Archive => 21.1 Legacy Series => Topic started by: sesquipedality on July 22, 2021, 12:50:43 pm

Title: Automatic CARP demotion on link failure
Post by: sesquipedality on July 22, 2021, 12:50:43 pm
Hello, I have two routers connected to different uplinks in a redundant CARP setup, one configured as primary CARP, the other as backup.  I would like the primary machine to demote itself when when its uplink fails and to re-establish itself as primary when the link comes back up.  Is there a way to do this with OpnSense? Thanks.
Title: Re: Automatic CARP demotion on link failure
Post by: mimugmail on July 22, 2021, 03:00:12 pm
If both machines are not connected on all ports to all interfaces it's not a supported CARP design, sorry.
Title: Re: Automatic CARP demotion on link failure
Post by: sesquipedality on July 22, 2021, 05:11:52 pm
That seems like a shame.  I'm currently considering firing up two OpnSense instances (in VMs) to act as pure WAN interfaces (WAN on one side, unfirewalled VPN on the other) so that I can configure my redundant firewall routers (also VMs) to talk to both interfaces via the unfirewalled VPN, but this seems like a very complex way to accomplish something that I think ought to be a lot simpler than this.
Title: Re: Automatic CARP demotion on link failure
Post by: sesquipedality on July 23, 2021, 07:22:53 pm
OK, so it turns out that this is in fact totally possible using monit.

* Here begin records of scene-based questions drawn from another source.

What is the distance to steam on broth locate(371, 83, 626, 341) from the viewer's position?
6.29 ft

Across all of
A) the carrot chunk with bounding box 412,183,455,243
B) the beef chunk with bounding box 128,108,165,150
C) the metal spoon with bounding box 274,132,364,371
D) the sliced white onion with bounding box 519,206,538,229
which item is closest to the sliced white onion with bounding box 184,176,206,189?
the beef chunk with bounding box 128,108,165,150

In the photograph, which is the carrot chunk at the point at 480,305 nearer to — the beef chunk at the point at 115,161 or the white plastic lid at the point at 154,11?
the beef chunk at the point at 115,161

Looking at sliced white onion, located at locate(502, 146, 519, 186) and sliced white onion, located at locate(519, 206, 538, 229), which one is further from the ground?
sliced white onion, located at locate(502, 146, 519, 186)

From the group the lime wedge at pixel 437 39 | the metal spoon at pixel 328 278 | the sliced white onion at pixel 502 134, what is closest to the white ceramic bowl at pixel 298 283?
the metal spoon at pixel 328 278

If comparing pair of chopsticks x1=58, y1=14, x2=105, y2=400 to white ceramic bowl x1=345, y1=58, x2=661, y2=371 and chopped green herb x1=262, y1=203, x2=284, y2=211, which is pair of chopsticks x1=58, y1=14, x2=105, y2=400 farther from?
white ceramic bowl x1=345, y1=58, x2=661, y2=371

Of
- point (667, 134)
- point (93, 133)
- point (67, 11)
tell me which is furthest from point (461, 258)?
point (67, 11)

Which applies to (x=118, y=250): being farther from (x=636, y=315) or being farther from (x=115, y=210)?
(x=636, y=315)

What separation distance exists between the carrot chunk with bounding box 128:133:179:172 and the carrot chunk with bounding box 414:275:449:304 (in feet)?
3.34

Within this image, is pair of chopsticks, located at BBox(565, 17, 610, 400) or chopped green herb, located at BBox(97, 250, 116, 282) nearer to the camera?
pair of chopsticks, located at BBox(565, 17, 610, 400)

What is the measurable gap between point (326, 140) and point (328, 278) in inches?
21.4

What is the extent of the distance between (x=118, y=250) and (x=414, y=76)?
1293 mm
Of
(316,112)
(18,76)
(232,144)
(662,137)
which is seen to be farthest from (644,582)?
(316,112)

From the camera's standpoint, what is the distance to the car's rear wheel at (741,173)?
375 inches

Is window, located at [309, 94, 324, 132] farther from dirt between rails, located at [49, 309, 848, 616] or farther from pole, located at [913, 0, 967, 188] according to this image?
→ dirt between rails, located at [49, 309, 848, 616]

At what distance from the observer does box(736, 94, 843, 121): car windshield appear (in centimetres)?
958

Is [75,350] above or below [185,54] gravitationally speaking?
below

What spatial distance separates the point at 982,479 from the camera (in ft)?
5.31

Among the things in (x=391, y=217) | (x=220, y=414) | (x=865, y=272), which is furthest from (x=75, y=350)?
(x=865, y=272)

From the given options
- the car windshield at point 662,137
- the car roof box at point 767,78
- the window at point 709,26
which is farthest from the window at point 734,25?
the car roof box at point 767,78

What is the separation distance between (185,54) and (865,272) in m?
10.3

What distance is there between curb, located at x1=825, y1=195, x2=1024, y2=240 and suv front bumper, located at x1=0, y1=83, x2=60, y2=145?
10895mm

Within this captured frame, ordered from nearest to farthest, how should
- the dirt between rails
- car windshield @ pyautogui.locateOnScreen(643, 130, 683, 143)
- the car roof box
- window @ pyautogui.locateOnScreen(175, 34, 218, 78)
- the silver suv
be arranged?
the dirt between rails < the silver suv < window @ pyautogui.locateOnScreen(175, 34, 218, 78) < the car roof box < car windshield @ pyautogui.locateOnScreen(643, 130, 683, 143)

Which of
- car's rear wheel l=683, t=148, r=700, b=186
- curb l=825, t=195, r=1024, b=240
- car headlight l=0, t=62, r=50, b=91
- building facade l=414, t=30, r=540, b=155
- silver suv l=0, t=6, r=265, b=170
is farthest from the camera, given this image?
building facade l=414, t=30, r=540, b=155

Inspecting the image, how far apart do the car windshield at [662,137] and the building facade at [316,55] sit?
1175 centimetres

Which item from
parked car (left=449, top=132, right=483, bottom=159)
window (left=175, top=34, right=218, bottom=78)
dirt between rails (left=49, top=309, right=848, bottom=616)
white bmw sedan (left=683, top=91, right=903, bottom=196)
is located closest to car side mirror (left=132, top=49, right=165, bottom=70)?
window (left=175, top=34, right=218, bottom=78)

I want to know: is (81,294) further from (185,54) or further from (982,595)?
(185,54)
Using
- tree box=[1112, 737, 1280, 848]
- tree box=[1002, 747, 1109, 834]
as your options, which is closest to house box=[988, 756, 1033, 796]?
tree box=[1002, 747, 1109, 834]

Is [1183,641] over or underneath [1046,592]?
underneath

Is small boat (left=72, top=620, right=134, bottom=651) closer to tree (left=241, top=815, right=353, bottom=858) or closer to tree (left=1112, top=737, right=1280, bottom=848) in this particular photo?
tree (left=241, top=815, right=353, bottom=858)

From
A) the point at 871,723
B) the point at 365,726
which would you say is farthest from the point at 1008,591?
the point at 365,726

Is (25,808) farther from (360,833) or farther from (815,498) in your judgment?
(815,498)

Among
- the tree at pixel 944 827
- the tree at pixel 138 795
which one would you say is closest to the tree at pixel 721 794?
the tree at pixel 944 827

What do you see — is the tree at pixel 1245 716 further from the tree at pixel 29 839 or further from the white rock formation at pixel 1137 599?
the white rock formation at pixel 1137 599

In my design I have used a primary and backup router, but there may be appropriate tweaks for other setups.  CARP setup is the same for both routers, save that the skew on the backup machine is set to 50 (any number between 0 and the number used for demotion will do.  I have set monit to run every 5 seconds.  This does not seem to have a noticeable performance impact on my router.

The whole process is managed by a couple of shell scripts.  You will need the "bash" package installed to use them.  (Sorry, I do not do csh.)  Doubtless these could be much tidier and more robust than they are, but perhaps someone can use them as a starting point for their own more sensible scripts.  The "uplink-status" script monitors a named gateway, and dpinger monitoring will have to be configured for that gateway.  It ignores packet loss and other statuses, and stores the last (fully up or fully down) gateway status in /usr/local/var/run.  It will emit a non-zero return code when the link changes from its previous status to the opposite one.

Code: [Select]
#!/usr/local/bin/bash
#
# uplink-status - check whether we have internet connectivity
#

UPLINK_NAME="MY_GW"
UPLINK_STATE_FILE=/usr/local/var/run/uplink-status

LINK_UP=2
LINK_DOWN=1

# Cleanup
quit() {
    EC=$1

    exit $EC
}

checkrc() {
    PRC=$1; if [ $PRC -ne 0 ]; then
       echo "$0: Exiting due to error ($PRC)" 1>&2
       exit 0
    fi
}

GATEWAY_STATUS_JSON=`pluginctl -r return_gateways_status`
UPLINK_PRESENT=`echo $GATEWAY_STATUS_JSON | grep -c $UPLINK_NAME`

if [ "$UPLINK_PRESENT" -eq 0 ]; then
    CUR_STATUS="down"

else

    # Check dpinger status of the uplink
    CUR_STATUS=`echo $GATEWAY_STATUS_JSON | python3 -c "import sys, json; print(json.load(sys.stdin)['dpinger']['${UPLINK_NAME}']['status'])"`
    checkrc $?
fi

if [ ! -f "$UPLINK_STATE_FILE" ]; then
   echo "up" > $UPLINK_STATE_FILE
   checkrc $?
fi

LAST_STATUS=`cat $UPLINK_STATE_FILE`
checkrc $?

if [ "$LAST_STATUS" = "up" ] && [ "$CUR_STATUS" = "down" ]; then
    echo "down" > $UPLINK_STATE_FILE
    echo "down"
    quit $LINK_DOWN
elif [ "$LAST_STATUS" = "down" ] && [ "$CUR_STATUS" = "none" ]; then
    echo "up" > $UPLINK_STATE_FILE
    echo "up"
    quit $LINK_UP
else
    if [ "$CUR_STATUS" = "none" ]; then CUR_STATUS="up"; fi
    echo "no change ($CUR_STATUS)"
    quit 0
fi

When monit receives a non-zero return code from the above script, it then calls "set-carp-demotion" which will decrease the interface's carp priority if the link has gone down, and increase it if it has come back up.

Code: [Select]
#!/usr/local/bin/bash
#
# set-carp-demotion - demote/promote a link dependent on interface status
# Called by monit on link status change
#

DEMOTION_VALUE=100
LINK_STATUS=${MONIT_PROGRAM_STATUS}

LINK_UP=2
LINK_DOWN=1

# Cleanup
quit() {
    EC=$1

    if [ $EC -ne 0 ]; then echo "$0: Exiting due to error ($EC)"; fi
    exit $EC
}

checkrc() {
   PRC=$1; if [ $PRC -ne 0 ]; then quit $PRC; fi
}

CUR_DEMOTION=`sysctl -n net.inet.carp.demotion`
checkrc $?

if [ "$LINK_STATUS" -eq "$LINK_UP" ]; then
    if [[ "$CUR_DEMOTION" -gt "0" ]]; then
        sysctl -q net.inet.carp.demotion=-$DEMOTION_VALUE
        checkrc $?
    fi

elif [ "$LINK_STATUS" = "$LINK_DOWN" ]; then
    if [[ "$CUR_DEMOTION" -lt "$DEMOTION_VALUE" ]]; then
        sysctl -q net.inet.carp.demotion=$DEMOTION_VALUE
        checkrc $?
    fi

else
    echo "Invalid link status '$LINK_STATUS'."
    quit 1
fi

quit 0

While this solution is quite specific to my own situation, I hope that by posting it here, it may help someone else who is trying to have finer grained control over their CARP interface.